Is this result by coincidence or by implication?

1. Nov 8, 2008

uart

The other day someone gave me a puzzle. It was a geometry type puzzle but I was a able to reduce it to a set of pythagorean triads. Essentually the problem turned out to be equilvalent to the following.

Find natural numbers a, b and c (each less than 42) such that {a, b, c} forms a Pythagorean traid and {(c-a), b} are also the first two elements of a second Pythagorean triad.

That is, a^2 + b^2 = c^2 and (c-a)^2 + b^2 = n^2 for some natural number n.

Since it was given that the problem had a solution it was a pretty easy matter of testing a few PT's to find the one that worked and I quickly found {a, b, c} = {7, 24, 25}.

Later it caught my attention that, {(c+a),b . }, also formed a Pythagorean triad, though this was not a requirement of the original problem. At first I suspected that this might be an implication of the other conditions but I was unable to deduce any such implication. So I thought I'd post it here and see if anybody else knew of any reason for that last PT other than just coincidence.

2. Nov 8, 2008

uart

BTW. Here is the original puzzle if anyone is interested.

I cut a rectangle from a piece of A3 paper (approx 42 by 30 cm). Both the length and height of the rectangle are a whole number of cm and when this rectangle is folded such that the diagonally opposite corners align then it forms a pentagon in which all five sides are also a whole number of centimeters. Find the size of rectangle that I cut.

The answer is (c+a) by b, for the a, b and c given previously.

3. Nov 9, 2008

dodo

I have a proof but, since it's rather long, I'll just outline the path and let you complete it. (If somebody sees a simpler way, please post it!)

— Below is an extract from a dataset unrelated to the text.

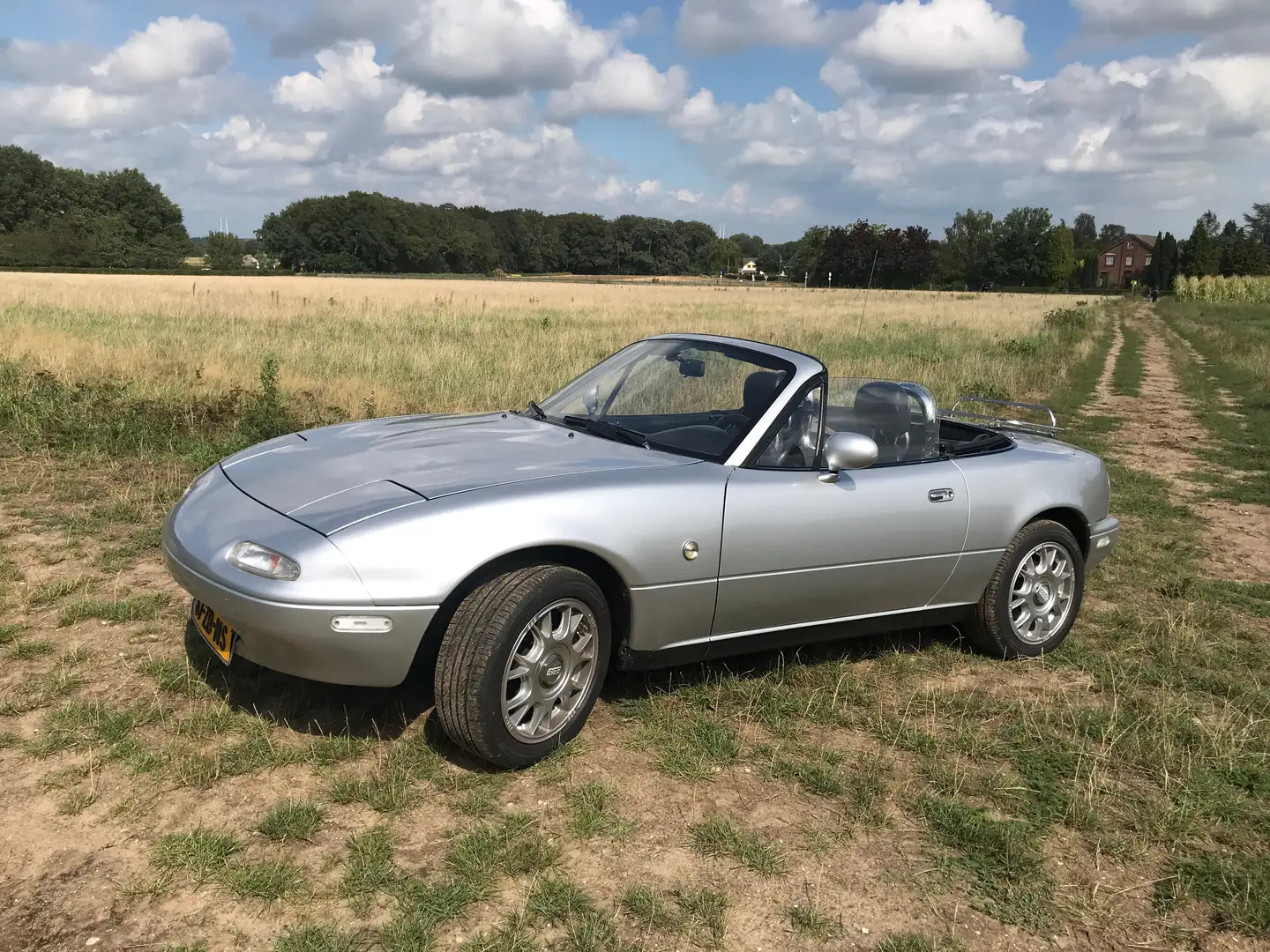 Mazda MX-5 MX-5 1.6i-16V - 2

Suppose you are given that {a,b,c} and {c-a,b,d} are Pythagorean triples. From the second, expanding (c-a)^2 + b^2 = d^2 and substituting a^2 + b^2 by c^2, you will get at 2c(c-a) = d^2.

Now prove the following lemma: "if {x,y,z} is a Pythagorean triple and z is even, then x and y must also be even".

Let {e,f,g} be the Pythagorean triple {(c-a)/2, b/2, d/2}, and arrive to ce = g^2.

Repeat everything for the triple (yet to be proven Pythagorean) {c+a,b,q}: either it is not Pythagorean, or ch = q^2, where h is the integer (c+a)/2.

Now prove that, if ce is a square and ch is also a square, then e = h . k^2 for some integer k. (Note that, in your example, c itself is a square, but this is not necessary for this proof.) Substitute into ce = g^2 in order to prove ch = q^2.

4. Nov 9, 2008

uart

Good work dodo you've got it. :)

Yes I was wondering if that was part of the "co-incidence" or not.

ok that was the bit I was missing but I've got it now, many thanks.

5. Nov 9, 2008

uart

I think this is about as simple a proof as I can make of this.

Given
$$a^2 + b^2 = c^2$$
and
$$(c-a)^2 + b^2 = n^2$$

Expand the second equation and substitute for b^2 from the first to get,
$$2 c (c-a) = n^2$$

Consider the triple, {(c+a), b, $\sqrt{(c+a)^2 + b^2}$}

Clearly this is a Pythagorean triple if $(c+a)^2+b^2$ is a square number.

As before expand and substitute for b^2 to get,
$$(c+a)^2 + b^2 = 2 c (c+a)$$

$$\,\,\,\,\,\,\, = \frac{2 c (c^2 - a^2)}{c - a}\,\,\,\,\,\,\,\,$$ : difference of two squares.

$$\,\,\,\,\,\,\, = \frac{2 c b^2}{c - a}\,\,\,\,\,\,\,\,$$ : since b^2 = c^2 - a^2

$$\,\,\,\,\,\,\, = \frac{4 c^2 b^2}{n^2}\,\,\,\,\,\,\,\,$$ : substituting for (c-a) from the 3rd equation.

So $\sqrt{(c+a)^2 + b^2 }$ is rational and therefore integer (by the rational root theorem).

Last edited: Nov 9, 2008
6. Nov 10, 2008

dodo

$$\frac{4 c^2 b^2}{n^2}$$ is a square 'by eye'... it's the square of 2bc/n. And it can be verified (with some more lengthy expanding) that { (c+a), b, 2bc/n }, with $$n = \sqrt { (c-a)^2 + b^2 }$$, is a Pythagorean triple.

Anyway, that's certainly shorter than what I did!